---
title: Microsoft 365 - Modification of Trusted Domain
description: Datadog, the leading service for cloud-scale monitoring.
breadcrumbs: >-
  Docs > Datadog Security > OOTB Rules > Microsoft 365 - Modification of Trusted
  Domain
---

# Microsoft 365 - Modification of Trusted Domain
Classification:attackTactic:[TA0005-defense-evasion](https://attack.mitre.org/tactics/TA0005)Technique:[T1562-impair-defenses](https://attack.mitre.org/techniques/T1562) 
## Goal{% #goal %}

Detects when a user creates or modifies a trusted domain object in Microsoft 365.
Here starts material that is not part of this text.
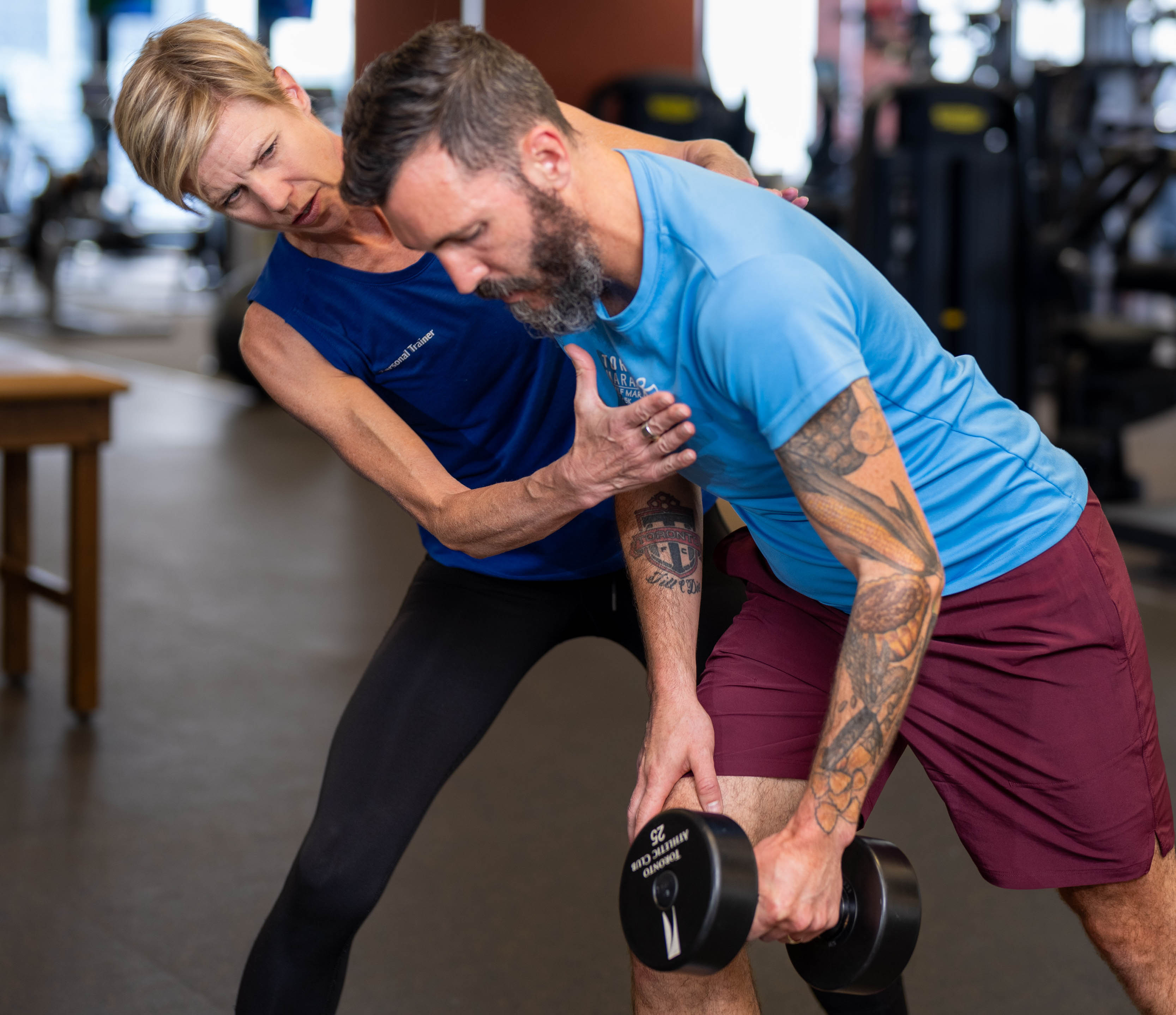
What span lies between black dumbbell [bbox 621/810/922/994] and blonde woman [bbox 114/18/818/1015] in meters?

## Strategy{% #strategy %}

Monitor Azure AD Audit logs for the following `@evt.name`:

- `Set federation settings on domain`
- `Set domain authentication`

Monitor Microsoft 365 Audit logs for the following `@evt.name`:

- `Set federation settings on domain.`
- `Set domain authentication.`

An attacker can create a new attacker-controlled domain as federated or modify the existing federation settings for a domain by configuring a new, secondary signing certificate. Both of these techniques would allow the attacker to authenticate as any user bypassing authentication requirements like a valid password or MFA.

## Triage and response{% #triage-and-response %}

1. Determine if `{{@usr.id}}` should have made a `{{@evt.name}}` API call.
1. If the API call was not made by the user:
   - Remove the suspicious domain or settings.
   - Begin your organization's Incident Response (IR) process.
1. If the API call was made by the user:
   - Ensure the change was authorized.